Blog

Why we tested AWS Graviton4 for Aerospike

AWS Graviton4-based I8g instances offer significant advantages for AdTech workloads, including 6X throughput and improved latency.

March 19, 2025 | 7 min read

Taylor Vesely

Principal Performance and Reliability Engineer

Aerospike customers run high-performance, real-time applications where both ultra-low latency and high throughput are mission-critical. In AdTech, milliseconds determine whether an ad is placed and directly impacts revenue. In fraud detection, a delayed decision can be the gateway for fraudulent transactions.

Many customers currently use AWS Graviton2-based Amazon EC2 I4g instances, which provide strong price performance for these workloads. With the launch of AWS Graviton4-based Amazon EC2 I8g instances, AWS introduces new storage-optimized EC2 instances I8g featuring third-generation AWS Nitro SSDs for even better performance.

We tested these two instances to evaluate whether these upgrades translate into real-world benefits, focusing on throughput, latency, and SLA compliance under real-time AdTech workloads.

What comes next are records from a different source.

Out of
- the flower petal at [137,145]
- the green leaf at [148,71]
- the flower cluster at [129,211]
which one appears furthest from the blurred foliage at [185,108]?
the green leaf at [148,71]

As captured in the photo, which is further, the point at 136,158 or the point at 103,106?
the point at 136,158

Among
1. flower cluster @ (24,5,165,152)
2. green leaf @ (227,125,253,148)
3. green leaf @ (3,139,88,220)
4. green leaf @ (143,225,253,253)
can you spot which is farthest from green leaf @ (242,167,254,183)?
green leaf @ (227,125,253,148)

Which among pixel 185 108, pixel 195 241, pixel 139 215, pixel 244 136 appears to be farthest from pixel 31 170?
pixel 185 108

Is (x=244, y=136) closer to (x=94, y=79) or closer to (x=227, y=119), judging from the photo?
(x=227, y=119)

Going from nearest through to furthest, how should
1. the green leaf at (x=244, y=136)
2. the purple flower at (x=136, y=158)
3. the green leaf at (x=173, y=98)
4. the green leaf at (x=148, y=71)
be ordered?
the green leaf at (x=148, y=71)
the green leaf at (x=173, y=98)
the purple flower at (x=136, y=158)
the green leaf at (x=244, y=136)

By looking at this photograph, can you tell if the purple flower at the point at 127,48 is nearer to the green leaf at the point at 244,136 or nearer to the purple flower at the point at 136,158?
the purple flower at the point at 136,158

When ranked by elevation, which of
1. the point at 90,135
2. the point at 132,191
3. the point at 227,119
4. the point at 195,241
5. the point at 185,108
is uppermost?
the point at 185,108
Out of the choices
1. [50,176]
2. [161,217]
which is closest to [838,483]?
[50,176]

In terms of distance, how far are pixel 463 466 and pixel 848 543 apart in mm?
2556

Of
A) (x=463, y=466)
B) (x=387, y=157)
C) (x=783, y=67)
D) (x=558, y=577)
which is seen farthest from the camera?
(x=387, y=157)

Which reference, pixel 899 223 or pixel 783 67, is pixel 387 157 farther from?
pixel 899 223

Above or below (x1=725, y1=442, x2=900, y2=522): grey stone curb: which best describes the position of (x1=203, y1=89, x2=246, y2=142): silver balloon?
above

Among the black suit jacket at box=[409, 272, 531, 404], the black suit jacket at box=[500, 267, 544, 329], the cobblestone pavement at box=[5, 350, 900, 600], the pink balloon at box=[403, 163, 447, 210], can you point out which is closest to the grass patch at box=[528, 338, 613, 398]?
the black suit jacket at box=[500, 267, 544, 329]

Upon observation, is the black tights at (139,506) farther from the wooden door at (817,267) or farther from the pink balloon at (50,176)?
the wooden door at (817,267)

How we tested: Real-world AdTech workloads

To evaluate the performance of AWS Graviton4-based Amazon EC2 I8g instances against AWS Graviton2-based Amazon EC2 I4g instances, we designed a workload that mirrors real-world AdTech demands, focusing on ultra-low latency, high availability, scalability, and cost efficiency.

Test workloads and storage models

We benchmarked two distinct datasets running concurrently, simulating how AdTech platforms operate under production conditions.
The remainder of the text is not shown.